Science Exchange starts Reproducibility Initiative
23 Aug 2012I’ve fallen behind and so haven’t had a chance to mention this, but Science Exchange has started its Reproducibility Initiative. The idea is that authors can submit their study to be reproduced and Science Exchange will match the study with a validator who will attempt to reproduce the results (for a fee).
Validated studies will receive a Certificate of Reproducibility acknowledging that their results have been independently reproduced as part of the Reproducibility Initiative. Researchers have the opportunity to publish the replicated results as an independent publication in the PLOS Reproducibility Collection, and can share their data via the figshare Reproducibility Collection repository. The original study will also be acknowledged as independently reproduced if published in a supporting journal.

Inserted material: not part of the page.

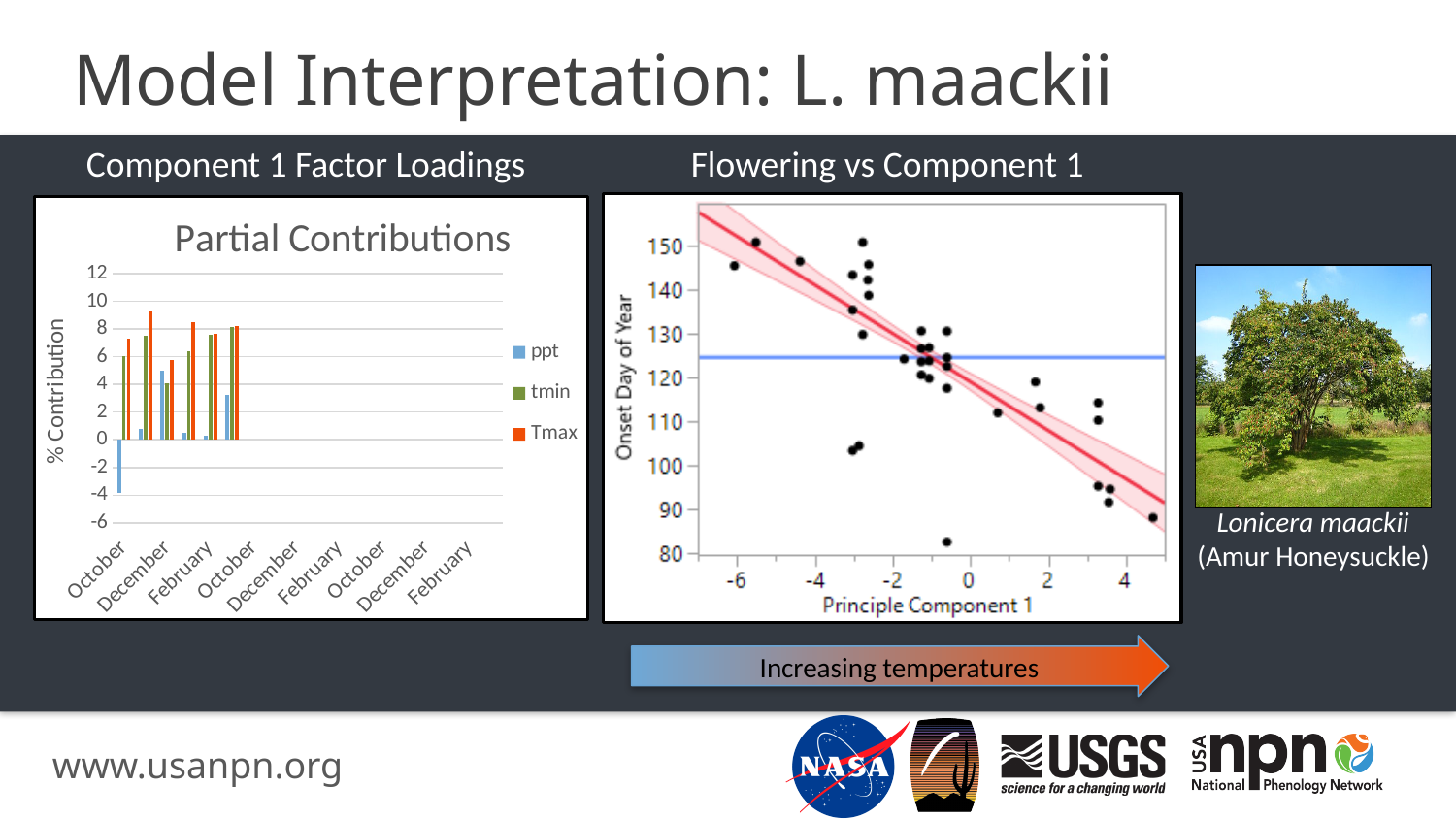
In the Partial Contributions chart, is the Tmax value for the first December greater or less than 8? less In the Partial Contributions chart, which series has the single tallest bar? Tmax What are the legend entries of the Partial Contributions chart? ppt, tmin, Tmax In the Partial Contributions chart, which series has the lowest bar? ppt What kind of chart is the Partial Contributions chart on the left? bar chart In the Partial Contributions chart, is the ppt value for the first February greater or less than 4? less How many series does the legend of the Partial Contributions chart list? 3 In the Partial Contributions chart, is the ppt value for the first October greater or less than 0? less What kind of chart is the Flowering vs Component 1 chart on the right? scatter plot In the Partial Contributions chart, for the first October, which is larger: tmin or Tmax? Tmax How many category labels are shown on the x axis of the Partial Contributions chart? 9 In the Flowering vs Component 1 chart, does Onset Day of Year rise or fall as Principle Component 1 increases? fall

This is a very interesting initiative and it’s one I and a number of others have been talking about doing. They have an excellent advisory board and seem to have all the right partners/infrastructure lined up.
The obvious question to me is if you’re going to submit your study to this service and get it reproduced, why would you ever want to submit it to a journal? The level of review you’d get here is quite a bit more rigorous than you’d receive at a journal and the submission process essentially involves writing a paper without the Introduction and the Discussion (usually the hardest and most annoying parts). At the moment, it seems the service is set up to work in parallel with standard publication or perhaps after the fact. But I could see it eventually replacing standard publication altogether.
The timing, of course, could be an issue. It’s not clear how long one should expect it to take to reproduce a study. But it’s probably not much longer than a review you’d get at a statistics journal.